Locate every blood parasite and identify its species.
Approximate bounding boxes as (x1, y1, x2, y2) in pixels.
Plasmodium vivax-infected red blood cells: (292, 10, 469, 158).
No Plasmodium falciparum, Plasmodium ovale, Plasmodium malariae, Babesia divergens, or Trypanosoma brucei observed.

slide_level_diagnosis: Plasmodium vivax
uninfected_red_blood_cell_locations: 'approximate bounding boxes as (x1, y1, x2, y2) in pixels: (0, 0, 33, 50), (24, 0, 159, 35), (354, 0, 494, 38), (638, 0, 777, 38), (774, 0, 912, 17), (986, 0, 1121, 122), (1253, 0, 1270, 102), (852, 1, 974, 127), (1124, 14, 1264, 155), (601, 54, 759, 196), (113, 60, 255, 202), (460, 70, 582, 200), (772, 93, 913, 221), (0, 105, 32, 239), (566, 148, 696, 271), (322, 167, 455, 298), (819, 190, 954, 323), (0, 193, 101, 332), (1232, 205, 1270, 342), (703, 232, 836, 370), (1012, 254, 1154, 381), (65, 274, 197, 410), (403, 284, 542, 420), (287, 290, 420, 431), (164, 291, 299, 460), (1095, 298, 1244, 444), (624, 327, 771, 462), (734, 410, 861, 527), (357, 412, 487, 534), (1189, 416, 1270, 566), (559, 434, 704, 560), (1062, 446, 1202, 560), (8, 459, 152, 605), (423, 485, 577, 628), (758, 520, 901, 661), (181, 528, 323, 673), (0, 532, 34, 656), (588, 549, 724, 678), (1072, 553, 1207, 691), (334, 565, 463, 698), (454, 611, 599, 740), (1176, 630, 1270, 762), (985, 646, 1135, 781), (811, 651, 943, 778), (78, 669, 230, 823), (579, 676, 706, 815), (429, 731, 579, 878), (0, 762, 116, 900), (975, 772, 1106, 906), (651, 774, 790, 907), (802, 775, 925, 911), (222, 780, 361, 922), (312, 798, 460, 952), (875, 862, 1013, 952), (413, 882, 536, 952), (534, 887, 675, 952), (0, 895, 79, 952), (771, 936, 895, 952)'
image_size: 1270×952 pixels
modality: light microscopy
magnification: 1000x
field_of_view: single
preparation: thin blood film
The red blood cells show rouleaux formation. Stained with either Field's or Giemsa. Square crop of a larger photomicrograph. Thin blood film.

■ **What this task involves**: The answer must be the line containing "modality: light microscopy" and every line after it to the end of the data, each set down exactly.

■ **Problem solution**:
modality: light microscopy
magnification: 1000x
field_of_view: single
preparation: thin blood film
The red blood cells show rouleaux formation. Stained with either Field's or Giemsa. Square crop of a larger photomicrograph. Thin blood film.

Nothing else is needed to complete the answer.